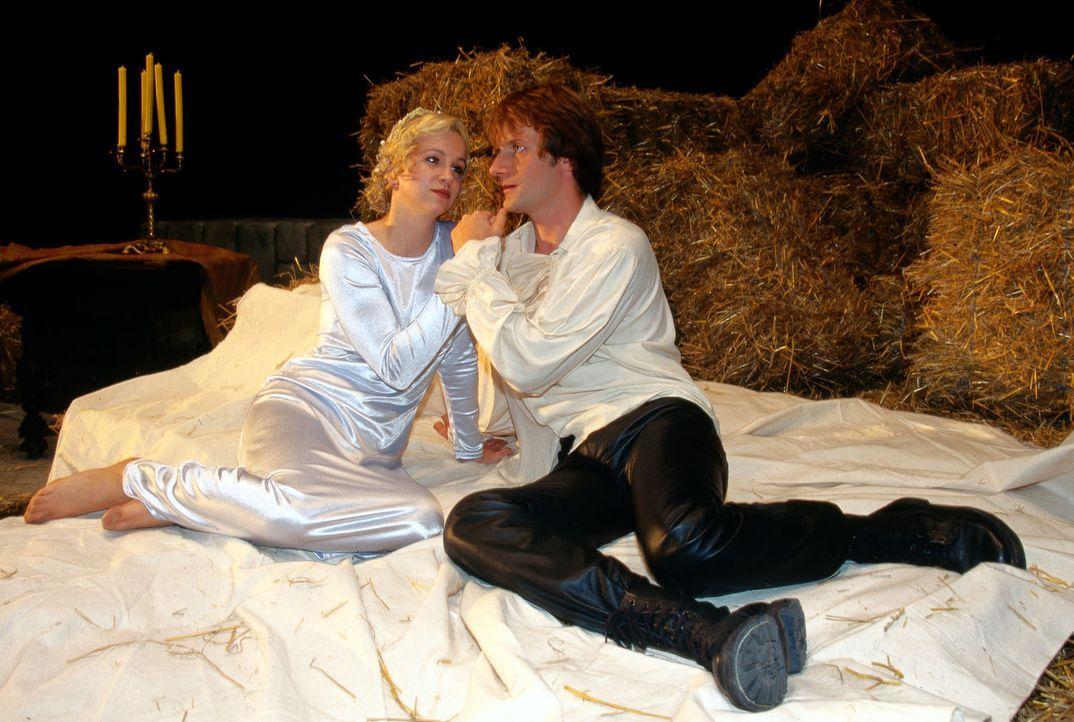 """Noch scheinen Sabine (Anette Hellwig, l.), die Darstellerin der """"Julia"""",  und ihr """"Romeo"""" (Karsten Rühl, r.) ein durchaus passendes Paar zu ergeben... - Bildquelle: Ali Schafler Sat.1"""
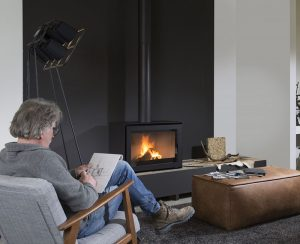 Il modello S75 Black Edition della linea di termocamini a legna Wanders è il nuovissimo caminetto che non necessita di rivestimento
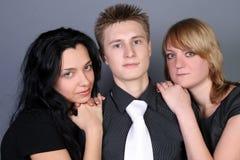 Trois amis ayant l'amusement ensemble Image libre de droits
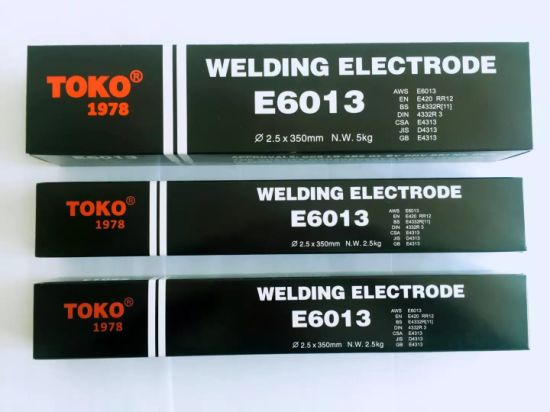 Non-Smoke Welding Rods Aws A5.1 E6013 2.5 X 350mm pictures & photos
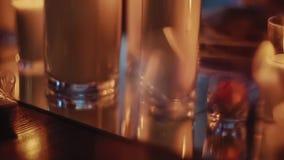 Velas encendidas en tazas de cristal anchas almacen de video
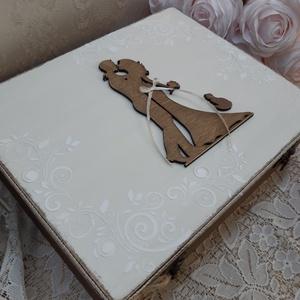 Vicces, romantikus esküvői ajándékdoboz! Nászajándék! Meglepetés lánybúcsúra!, Nászajándék, Emlék & Ajándék, Esküvő, Decoupage, transzfer és szalvétatechnika, Szuper ajándék esküvőre! :)\nHa unod már a hagyományos nászajándékot, és szeretnéd valami igazán egye..., Meska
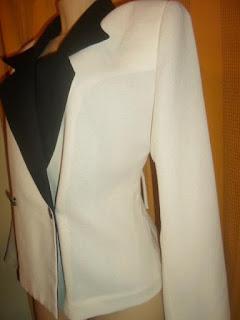 casaco  na cor creme com preto em poliéster de manga  comprida  e ombreira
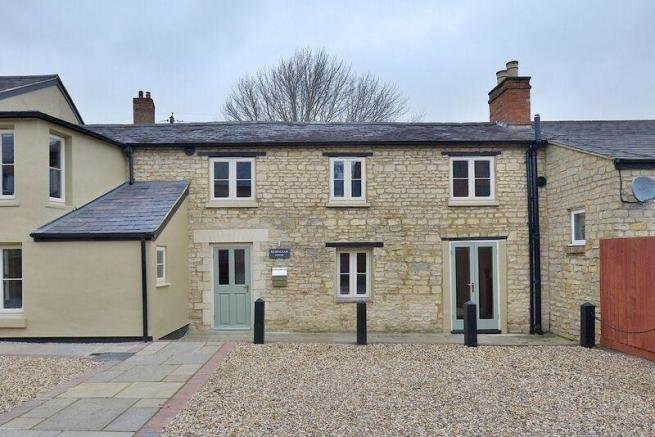 Best 2 Bedroom Terraced House To Rent In The Stocks Cosgrove With Pictures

[What you are asked to do] What you write must match the listing exactly, from the line with "Il modello S75" up to and including the line with "Velas encendidas en". Pictures stay out.

[Exercise output]
 Il modello S75 Black Edition della linea di termocamini a legna Wanders è il nuovissimo caminetto che non necessita di rivestimento
 Trois amis ayant l'amusement ensemble Image libre de droits
 Non-Smoke Welding Rods Aws A5.1 E6013 2.5 X 350mm pictures & photos
 Velas encendidas en tazas de cristal anchas almacen de video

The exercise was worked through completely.